LONDON – A defiant British Prime Minister Boris Johnson was in a stubborn standoff with his frustrated Conservative Party on Saturday, after two thumping special election defeats renewed calls for a major change of government direction.
Johnson dismissed the defeats as predictable mid-term blues, and said people expecting “some sort of psychological transformation” from him should know “that is not going to happen.”
The prime minister told the BBC said he believed “voters are heartily sick of hearing about me and the things I’m alleged to have done wrong. What they want to hear is what we’re doing for them.”
“What I want to do is to get on with changing and reforming and improving our systems and our economy,” he said.
Despite the bullish tone, this is a perilous moment for Johnson, who is due to be out of the U.K. until Thursday at a Commonwealth meeting in Rwanda, a Group of Seven leaders’ gathering in Germany and a NATO summit in Spain.
Simmering concerns about Johnson’s ethics and judgment have been brought to a boil by Conservative defeats in two special elections this week. The party lost the rural southwest England seat of Tiverton and Honiton to the centrist Liberal Democrats, and was defeated by the left-of-center Labour Party in the post-industrial northern town of Wakefield.
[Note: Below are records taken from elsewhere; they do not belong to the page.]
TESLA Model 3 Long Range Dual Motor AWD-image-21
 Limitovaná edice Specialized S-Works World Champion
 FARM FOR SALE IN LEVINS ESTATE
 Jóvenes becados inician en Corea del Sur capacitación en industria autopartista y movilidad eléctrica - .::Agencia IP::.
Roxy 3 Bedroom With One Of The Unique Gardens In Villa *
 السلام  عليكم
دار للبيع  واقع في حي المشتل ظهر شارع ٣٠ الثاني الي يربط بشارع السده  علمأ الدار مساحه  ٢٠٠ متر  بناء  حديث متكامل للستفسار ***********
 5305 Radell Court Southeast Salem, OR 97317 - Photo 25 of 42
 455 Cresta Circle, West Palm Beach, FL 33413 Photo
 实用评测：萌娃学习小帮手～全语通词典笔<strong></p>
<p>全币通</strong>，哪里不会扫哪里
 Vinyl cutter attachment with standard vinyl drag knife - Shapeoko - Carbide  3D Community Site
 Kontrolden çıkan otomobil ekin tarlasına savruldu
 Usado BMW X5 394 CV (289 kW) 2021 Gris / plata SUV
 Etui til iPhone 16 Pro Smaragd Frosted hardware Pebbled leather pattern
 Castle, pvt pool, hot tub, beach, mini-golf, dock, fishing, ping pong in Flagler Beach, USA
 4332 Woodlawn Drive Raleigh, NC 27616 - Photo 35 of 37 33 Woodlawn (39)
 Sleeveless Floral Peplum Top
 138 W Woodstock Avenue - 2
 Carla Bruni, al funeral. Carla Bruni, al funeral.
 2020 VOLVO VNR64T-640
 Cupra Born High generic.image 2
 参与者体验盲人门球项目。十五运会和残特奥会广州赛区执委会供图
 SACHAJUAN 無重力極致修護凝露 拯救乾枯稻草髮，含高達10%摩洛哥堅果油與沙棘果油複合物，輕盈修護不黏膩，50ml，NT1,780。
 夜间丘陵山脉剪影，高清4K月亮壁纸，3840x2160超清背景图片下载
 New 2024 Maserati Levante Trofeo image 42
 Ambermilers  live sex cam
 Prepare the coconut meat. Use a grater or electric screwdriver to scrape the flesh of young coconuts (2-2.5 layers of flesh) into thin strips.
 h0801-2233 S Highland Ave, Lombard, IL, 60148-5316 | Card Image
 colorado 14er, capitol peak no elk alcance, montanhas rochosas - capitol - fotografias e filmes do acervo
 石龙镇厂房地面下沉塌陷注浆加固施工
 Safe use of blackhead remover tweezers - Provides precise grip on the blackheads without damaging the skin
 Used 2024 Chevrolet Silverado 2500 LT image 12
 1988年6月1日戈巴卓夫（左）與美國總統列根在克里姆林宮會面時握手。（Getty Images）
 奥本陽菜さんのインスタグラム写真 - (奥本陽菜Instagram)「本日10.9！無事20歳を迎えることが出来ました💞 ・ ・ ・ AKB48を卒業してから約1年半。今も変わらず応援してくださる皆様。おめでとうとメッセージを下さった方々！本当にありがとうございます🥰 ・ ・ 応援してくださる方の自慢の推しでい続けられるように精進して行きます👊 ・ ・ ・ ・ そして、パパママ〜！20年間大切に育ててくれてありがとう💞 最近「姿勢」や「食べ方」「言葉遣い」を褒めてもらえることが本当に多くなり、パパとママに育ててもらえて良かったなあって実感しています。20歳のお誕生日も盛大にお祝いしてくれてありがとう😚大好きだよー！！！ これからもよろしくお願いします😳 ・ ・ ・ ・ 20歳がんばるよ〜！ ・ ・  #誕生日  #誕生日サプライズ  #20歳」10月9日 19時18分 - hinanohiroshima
The results alarmed many in the party, who fear Johnson’s electoral magic — his rare ability to appeal both to affluent traditional Conservatives and working-class former Labour supporters — has been erased by ethics scandals and a cost-of-living crisis.
Conservative Party chairman Oliver Dowden quit after the election results Friday, saying the party “cannot carry on with business as usual,” and two former Conservative leaders said it was time for Johnson to go.
Michael Howard, who led the Conservatives between 2003 and 2005, said “the party, and more importantly the country, would be better off under new leadership.” William Hague, who was Tory leader from 1997 to 2001, said the results showed the party was “potentially heading towards a disaster” unless it changed its leader.
“Cabinet members need to steel themselves to do that,” he said.
Johnson led the Conservatives to a big election victory in December 2019 on a promise to “get Brexit done” after years of rancor about Britain’s decision to leave the European Union.
His government has been beset by difficult post-Brexit relations with the EU, and now by the worst cost-of-living crisis in a generation, with Russia’s war in Ukraine squeezing supplies of energy and food staples at a time of soaring consumer demand while the coronavirus pandemic recedes.
Johnson’s popularity also has been eroded by months of ethics allegations, culminating in a scandal over parties held in government buildings while millions of others were banned from meeting friends and family during coronavirus lockdowns.
Johnson was one of 83 people fined by police for attending the parties, making him the first prime minister found to have broken the law while in office. A civil servant’s report on the “partygate” scandal said Johnson must bear responsibility for “failures of leadership and judgment.”
Johnson survived a no-confidence vote by his own party this month but was left weakened after 41% of Conservative lawmakers voted to remove him. Under party rules, Johnson can’t face another such vote for a year.
That could change. No-confidence votes are overseen by a powerful party committee, and Johnson opponents say they will push to alter the rules. The Conservatives have a history of ousting leaders they consider liabilities. Johnson’s predecessor, Theresa May, also won a no-confidence vote in December 2018 — but internal party pressure forced her to step down six months later.